Men convicted of raping children under age 14 will have their testicles surgically removed, while women will have their fallopian tubes cut out. No doubt, the intention of the law is a welcome development, but its practice may not be timely. While giving kudos to the state governor, Malam Nasir El-Rufai, and the state assembly, for taking the bull by the horn, it is also important to stress that there must be extreme caution in the application of such laws.
It is generally agreed that there is an urgent need to curb the monster called rape, because it is a felony, and as such the perpetrators must be heavily punished, but doing so should be within the ambit of the national law and conventions that conform with international best practices. At 60 years of independence, the application of sanctions within the context of laws in Nigeria should be done with utmost civility.
The world over, death penalties are no longer fashionable as the clamour for the abolition of capital punishment has become an acceptable slogan among the international community. In the same vein, surgical castration may be antithetical to the provisions of the 1999 Constitution, which guarantees the right to dignified living, but it can also be argued that conviction has taken away all the rights of a rapist. But there must be a way out of the logjam.
There should be heavy sanctions that will deter the offenders because the scourge is growing at an alarming rate. How do we then reconcile the differences? We do not advocate that we jettison our local peculiarities, but it is our view that there is a need to have a second look at the law and also the convocation of best legal minds to find a middle way between the law and the internationally accepted best practices. Subject to the interpretation by the Court of Law, the Kaduna State Penal Code (Amendment) Law 2020 may have come in conflict with Section 34 of the 1999 Constitution, which provides that “every individual is entitled to respect for the dignity of his person and no person shall be subjected to torture or to inhuman or degrading treatment.”
It is common knowledge that when any law comes in contrast with the constitution, it becomes a nullity. It therefore presupposes that the new law in Kaduna may be in jeopardy. To show the magnitude of the menace, the Federal Executive Council (FEC) had recently discussed rape at one of its weekly meetings, after which the Minister of Women Affairs, Pauline Tallen, restated the determination of the Federal Government to ensure enforcement of adequate laws to tackle the menace.

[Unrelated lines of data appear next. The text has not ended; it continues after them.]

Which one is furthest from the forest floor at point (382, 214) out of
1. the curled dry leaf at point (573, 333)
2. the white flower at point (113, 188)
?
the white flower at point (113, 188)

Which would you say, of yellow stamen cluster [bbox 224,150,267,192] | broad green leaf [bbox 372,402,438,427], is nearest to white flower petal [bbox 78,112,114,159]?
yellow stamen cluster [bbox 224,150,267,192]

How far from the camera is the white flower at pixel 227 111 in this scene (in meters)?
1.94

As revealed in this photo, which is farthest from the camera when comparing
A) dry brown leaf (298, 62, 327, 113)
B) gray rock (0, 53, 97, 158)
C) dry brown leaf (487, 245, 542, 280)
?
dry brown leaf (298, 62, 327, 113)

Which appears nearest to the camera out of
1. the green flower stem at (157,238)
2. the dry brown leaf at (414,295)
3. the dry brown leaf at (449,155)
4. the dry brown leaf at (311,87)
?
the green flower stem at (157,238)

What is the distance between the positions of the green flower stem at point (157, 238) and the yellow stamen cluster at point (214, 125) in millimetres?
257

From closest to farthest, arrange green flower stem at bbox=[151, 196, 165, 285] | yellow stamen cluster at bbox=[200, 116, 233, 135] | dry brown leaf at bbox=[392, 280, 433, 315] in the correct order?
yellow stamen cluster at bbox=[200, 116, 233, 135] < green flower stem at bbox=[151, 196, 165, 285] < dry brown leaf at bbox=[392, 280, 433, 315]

It is not enough to have laws in place like Kaduna has done; there is the need to domesticate the Sex Offenders Register in all the 36 states of the federation. This register would be periodically published to shame the offenders.
The register will give the country a database of those perpetrating the crime. There is a need to harmonise the Kaduna Law and the 1999 Constitution, which may lead to a national policy that will finally curb the menace of rape in Nigeria and also ensure that victims get the justice they deserve. While the argument goes on, Kaduna State Government, through its Ministry of Justice, must ensure that rape cases are tried without biases. And there is need for special courts, so that rape case won’t be competing with other cases for time, spaces and judges.
Governor El-Rufai and his team, rather than focusing on the punitive measures, should also look for ways to prevent the crime, and community policing and the education of the girlchild are easy ways out.
A community that is populated with educated females would easily be an avenue to spread the gospel against rape, while those effectively monitored by the police and other security agencies will have the crime drastically reduced. Kaduna State must harmonise its laws so as not to run into conflict with the constitution, and the nation must find a common ground of deterrence between our laws and the acceptable best practices. Nonetheless, El-Rufai and his team must be commended for kickstarting a national discourse on the appropriate policy and laws against the heinous crime.